→ **Entries provided**:
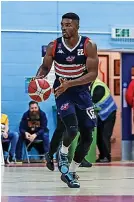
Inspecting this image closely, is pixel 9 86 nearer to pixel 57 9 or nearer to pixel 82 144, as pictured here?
pixel 57 9

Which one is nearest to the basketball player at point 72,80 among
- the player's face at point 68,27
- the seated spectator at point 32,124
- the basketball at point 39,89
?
the player's face at point 68,27

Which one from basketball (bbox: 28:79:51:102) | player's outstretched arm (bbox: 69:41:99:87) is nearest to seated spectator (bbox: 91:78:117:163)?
basketball (bbox: 28:79:51:102)

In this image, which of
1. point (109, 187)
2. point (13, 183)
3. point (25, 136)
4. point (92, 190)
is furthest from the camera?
point (25, 136)

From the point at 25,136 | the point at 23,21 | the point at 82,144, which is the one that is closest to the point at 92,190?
the point at 82,144

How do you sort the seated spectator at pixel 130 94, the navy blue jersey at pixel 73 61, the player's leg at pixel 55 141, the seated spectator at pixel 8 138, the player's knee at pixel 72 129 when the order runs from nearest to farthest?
1. the player's knee at pixel 72 129
2. the navy blue jersey at pixel 73 61
3. the player's leg at pixel 55 141
4. the seated spectator at pixel 8 138
5. the seated spectator at pixel 130 94

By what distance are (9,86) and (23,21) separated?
151cm

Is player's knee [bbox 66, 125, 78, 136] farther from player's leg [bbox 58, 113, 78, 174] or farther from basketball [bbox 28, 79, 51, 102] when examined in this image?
basketball [bbox 28, 79, 51, 102]

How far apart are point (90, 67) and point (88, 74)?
9cm

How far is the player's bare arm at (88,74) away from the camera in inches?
254

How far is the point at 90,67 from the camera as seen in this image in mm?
6531

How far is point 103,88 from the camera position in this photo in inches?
511

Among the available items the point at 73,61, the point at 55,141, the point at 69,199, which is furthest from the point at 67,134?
the point at 69,199

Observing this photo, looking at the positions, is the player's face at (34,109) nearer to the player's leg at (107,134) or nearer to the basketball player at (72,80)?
the player's leg at (107,134)

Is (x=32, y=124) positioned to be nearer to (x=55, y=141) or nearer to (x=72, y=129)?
(x=55, y=141)
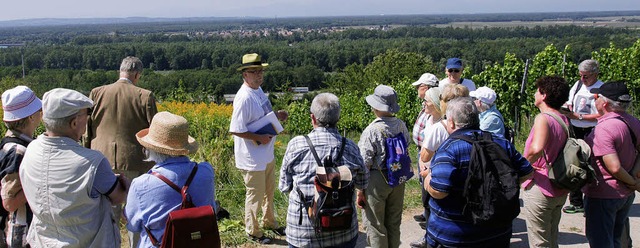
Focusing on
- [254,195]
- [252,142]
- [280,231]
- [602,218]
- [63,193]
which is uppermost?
[63,193]

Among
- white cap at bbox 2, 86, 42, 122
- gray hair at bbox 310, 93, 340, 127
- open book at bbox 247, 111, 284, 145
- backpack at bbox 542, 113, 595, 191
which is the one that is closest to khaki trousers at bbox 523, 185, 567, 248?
backpack at bbox 542, 113, 595, 191

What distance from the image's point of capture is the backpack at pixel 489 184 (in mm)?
2998

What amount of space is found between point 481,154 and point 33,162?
7.54 feet

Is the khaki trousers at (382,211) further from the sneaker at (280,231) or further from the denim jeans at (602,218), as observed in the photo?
the denim jeans at (602,218)

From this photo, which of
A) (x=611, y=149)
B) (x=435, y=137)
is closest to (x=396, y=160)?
(x=435, y=137)

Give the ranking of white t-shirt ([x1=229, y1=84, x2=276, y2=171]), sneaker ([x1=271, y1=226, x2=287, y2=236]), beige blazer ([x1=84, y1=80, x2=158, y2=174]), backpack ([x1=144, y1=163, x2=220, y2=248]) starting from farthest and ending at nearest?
1. sneaker ([x1=271, y1=226, x2=287, y2=236])
2. white t-shirt ([x1=229, y1=84, x2=276, y2=171])
3. beige blazer ([x1=84, y1=80, x2=158, y2=174])
4. backpack ([x1=144, y1=163, x2=220, y2=248])

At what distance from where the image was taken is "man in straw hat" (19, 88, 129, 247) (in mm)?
2727

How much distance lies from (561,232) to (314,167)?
117 inches

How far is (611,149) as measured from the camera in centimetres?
375

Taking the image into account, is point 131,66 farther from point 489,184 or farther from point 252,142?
point 489,184

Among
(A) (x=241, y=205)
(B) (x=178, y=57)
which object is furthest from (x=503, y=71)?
(B) (x=178, y=57)

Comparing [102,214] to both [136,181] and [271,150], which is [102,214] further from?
[271,150]

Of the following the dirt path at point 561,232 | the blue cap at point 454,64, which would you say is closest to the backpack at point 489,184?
the dirt path at point 561,232

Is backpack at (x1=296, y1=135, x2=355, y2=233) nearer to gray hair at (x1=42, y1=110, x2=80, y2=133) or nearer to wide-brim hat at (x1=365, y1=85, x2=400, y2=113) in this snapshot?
wide-brim hat at (x1=365, y1=85, x2=400, y2=113)
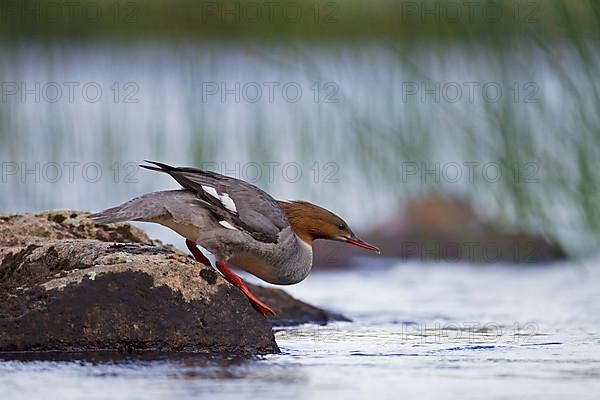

→ **What you are asked to do**: Rewrite all of the items above with every instance of "camera" changed to "viewer" and nothing else altered. Leave the pictures out.

→ **Solution to the exercise**:
Inspecting this image closely, is pixel 9 86 nearer to pixel 57 9 or nearer to pixel 82 144, as pictured here?
pixel 57 9

Which one is nearest to the basketball player at point 72,80 among
- the player's face at point 68,27
- the seated spectator at point 32,124
- the basketball at point 39,89
?
the player's face at point 68,27

Which one from basketball (bbox: 28:79:51:102) | player's outstretched arm (bbox: 69:41:99:87) is nearest to seated spectator (bbox: 91:78:117:163)?
basketball (bbox: 28:79:51:102)

In this image, which of
1. point (109, 187)
2. point (13, 183)
3. point (25, 136)
4. point (92, 190)
is furthest from the viewer?
point (25, 136)

From the point at 25,136 | the point at 23,21 | the point at 82,144, which is the one that is closest to the point at 92,190?
the point at 82,144

How do you sort the seated spectator at pixel 130 94, the navy blue jersey at pixel 73 61, the player's leg at pixel 55 141, the seated spectator at pixel 8 138, the player's knee at pixel 72 129 when the order runs from nearest to farthest?
1. the player's knee at pixel 72 129
2. the navy blue jersey at pixel 73 61
3. the player's leg at pixel 55 141
4. the seated spectator at pixel 8 138
5. the seated spectator at pixel 130 94

By what distance are (9,86) and (23,21) separated?
151cm

Is player's knee [bbox 66, 125, 78, 136] farther from player's leg [bbox 58, 113, 78, 174] or farther from basketball [bbox 28, 79, 51, 102] when examined in this image?
basketball [bbox 28, 79, 51, 102]

How far apart are point (90, 67) and point (88, 74)?
9cm

How far is the player's bare arm at (88,74) away from the viewer in inches?
254

How far is the point at 90,67 from the viewer as seen in this image in mm?
6531

How far is point 103,88 from the viewer position in this photo in inches?
511

Among the available items the point at 73,61, the point at 55,141, the point at 69,199, which is furthest from the point at 67,134?
the point at 69,199

Observing this photo, looking at the positions, is the player's face at (34,109) nearer to the player's leg at (107,134) or nearer to the basketball player at (72,80)?
the player's leg at (107,134)

Is (x=32, y=124) positioned to be nearer to (x=55, y=141) or nearer to (x=72, y=129)?
(x=55, y=141)
Focusing on
- [254,195]
- [252,142]
- [280,231]
- [602,218]
- [63,193]
which is uppermost?
[63,193]

Among
- white cap at bbox 2, 86, 42, 122
- gray hair at bbox 310, 93, 340, 127
- open book at bbox 247, 111, 284, 145
- backpack at bbox 542, 113, 595, 191
which is the one that is closest to khaki trousers at bbox 523, 185, 567, 248?
backpack at bbox 542, 113, 595, 191

What distance from the image's point of capture is the backpack at pixel 489 184 (in mm)?
2998

What amount of space is found between point 481,154 and point 33,162?
7.54 feet

Is the khaki trousers at (382,211) further from the sneaker at (280,231) or further from the denim jeans at (602,218), as observed in the photo?
the denim jeans at (602,218)

From this photo, which of
A) (x=611, y=149)
B) (x=435, y=137)
is closest to (x=396, y=160)?
(x=435, y=137)

Give the ranking of white t-shirt ([x1=229, y1=84, x2=276, y2=171]), sneaker ([x1=271, y1=226, x2=287, y2=236]), beige blazer ([x1=84, y1=80, x2=158, y2=174]), backpack ([x1=144, y1=163, x2=220, y2=248]) starting from farthest and ending at nearest?
1. sneaker ([x1=271, y1=226, x2=287, y2=236])
2. white t-shirt ([x1=229, y1=84, x2=276, y2=171])
3. beige blazer ([x1=84, y1=80, x2=158, y2=174])
4. backpack ([x1=144, y1=163, x2=220, y2=248])

At what distance from where the image was taken is "man in straw hat" (19, 88, 129, 247) (in mm)?
2727

How much distance lies from (561,232) to (314,167)?
117 inches

How far is (611,149) as measured from the viewer in centimetres?
375

Taking the image into account, is point 131,66 farther from point 489,184 or farther from point 252,142?
point 489,184

Among
(A) (x=241, y=205)
(B) (x=178, y=57)
which object is furthest from (x=503, y=71)?
(B) (x=178, y=57)

Comparing [102,214] to both [136,181] and [271,150], which is [102,214] further from?
[271,150]

Of the following the dirt path at point 561,232 | the blue cap at point 454,64, which would you say is closest to the backpack at point 489,184?
the dirt path at point 561,232

Is backpack at (x1=296, y1=135, x2=355, y2=233) nearer to gray hair at (x1=42, y1=110, x2=80, y2=133) or nearer to wide-brim hat at (x1=365, y1=85, x2=400, y2=113) in this snapshot?
wide-brim hat at (x1=365, y1=85, x2=400, y2=113)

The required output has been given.